Objective: This article reviews and compares the tolerability profiles of atypical antipsychotics in adults with schizophrenia or bipolar disorder in randomized controlled trials (RCTs).
Methods: A systematic search of the BIOSIS, Cochrane Central Register of Controlled Trials, EMBASE, MEDLINE, and PsycINFO databases was conducted for English-language papers and abstracts that reported RCTs comparing > or =2 atypical antipsychotics (aripiprazole, olanzapine, quetiapine, risperidone, ziprasidone) in the treatment of adult patients with schizophrenia or bipolar disorder. The search was completed in December 2007. A panel of 4 psychiatrists with expertise in the treatment of schizophrenia, schizoaffective disorder, or bipolar disorder identified potentially relevant outcomes that would reflect patients' subjective perception of adverse effects during treatment with antipsychotic medications.

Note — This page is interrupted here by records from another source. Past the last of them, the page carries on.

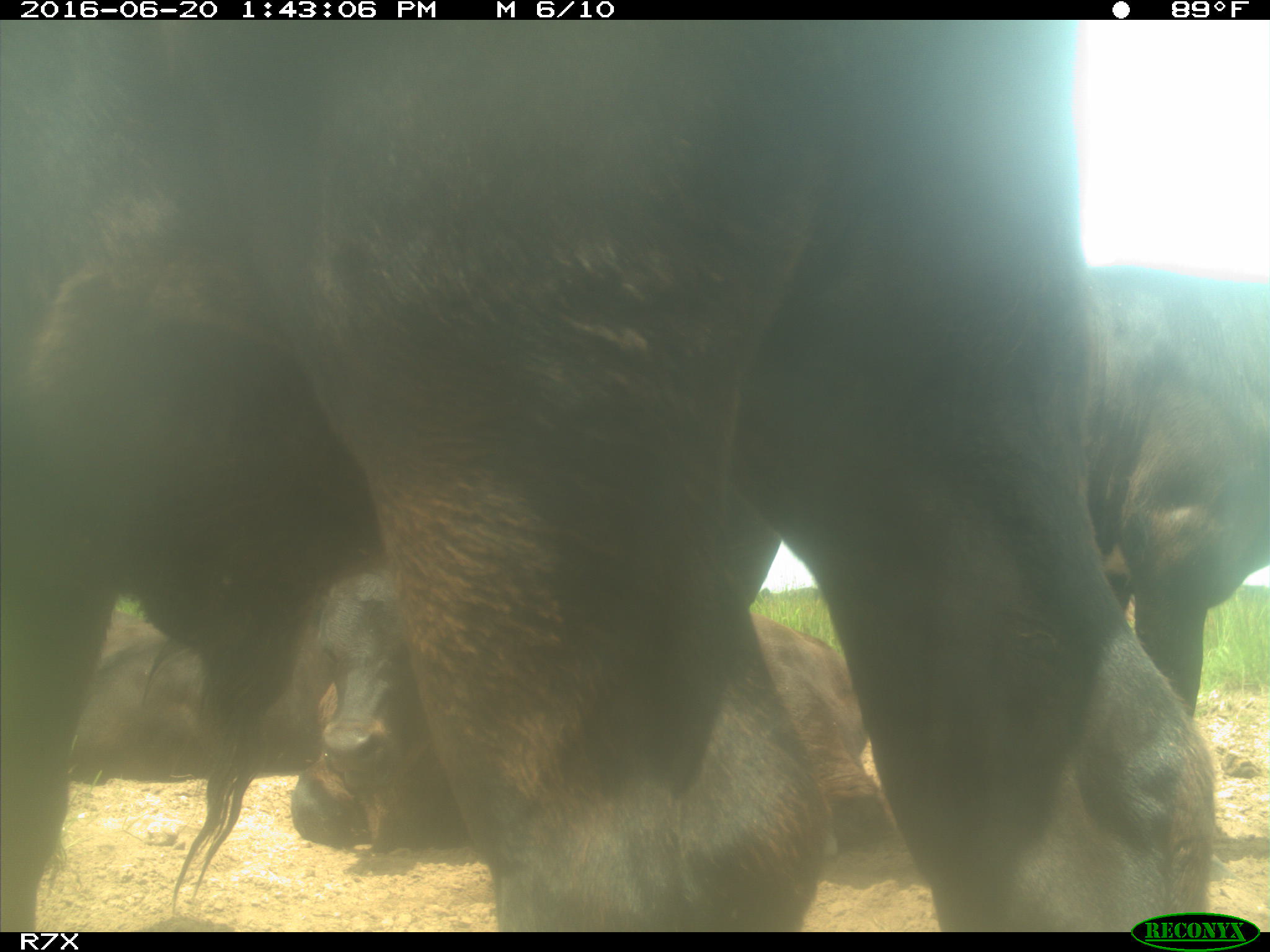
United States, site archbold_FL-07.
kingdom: Animalia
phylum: Chordata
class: Mammalia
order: Artiodactyla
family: Bovidae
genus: Bos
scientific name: Bos taurus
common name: domestic cow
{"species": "Bos taurus (domestic cow)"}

These outcomes were daily activities, anxiety or depression, bodily anxiety or restlessness, dizziness or nausea, extrapyramidal symptoms (EPS), sexual dysfunction, stiffness or tremor, tiredness or weakness, and weight gain. Data on these outcomes were extracted from relevant studies, and mixed treatment comparisons were conducted using Bayesian Markov Chain Monte Carlo simulation. Summary effect estimates (odds ratios [ORs] and 95% credible intervals [95% CrIs]) were calculated and reported in comparison with risperidone.

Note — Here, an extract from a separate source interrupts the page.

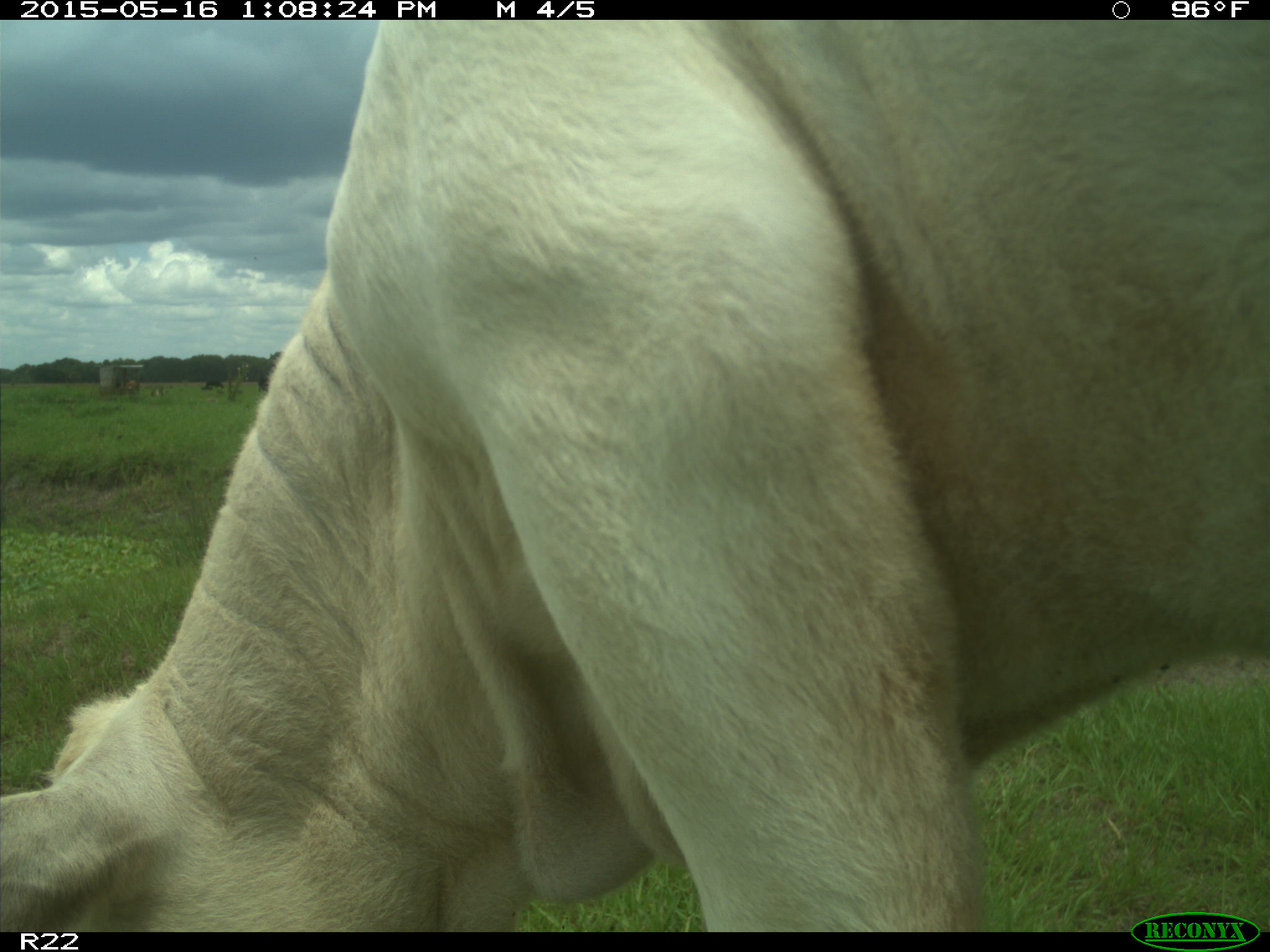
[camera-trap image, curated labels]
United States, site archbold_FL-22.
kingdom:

Results: The search identified 2963 potentially relevant publications, of which 50 provided data on 48 RCTs comparing > or =2 atypical antipsychotics. Outcomes that were statistically significant compared with risperi-done at the 5% level were decreased bodily anxiety or restlessness with quetiapine (OR = 0.506; 95% CrI = 0.290, 0.789), decreased EPS with quetiapine (OR = 0.441; 95% CrI = 0.129, 0.910), increased weight gain with olanzapine (OR = 2.139; 95% CrI = 1.764, 2.626), and decreased weight gain with ziprasidone (OR = 0.466; 95% CrI = 0.317, 0.657).
Conclusion: The atypical antipsychotics had mixed tolerability profiles in this mixed treatment comparison, with some agents having significantly greater tolerability than others depending on the outcome assessed.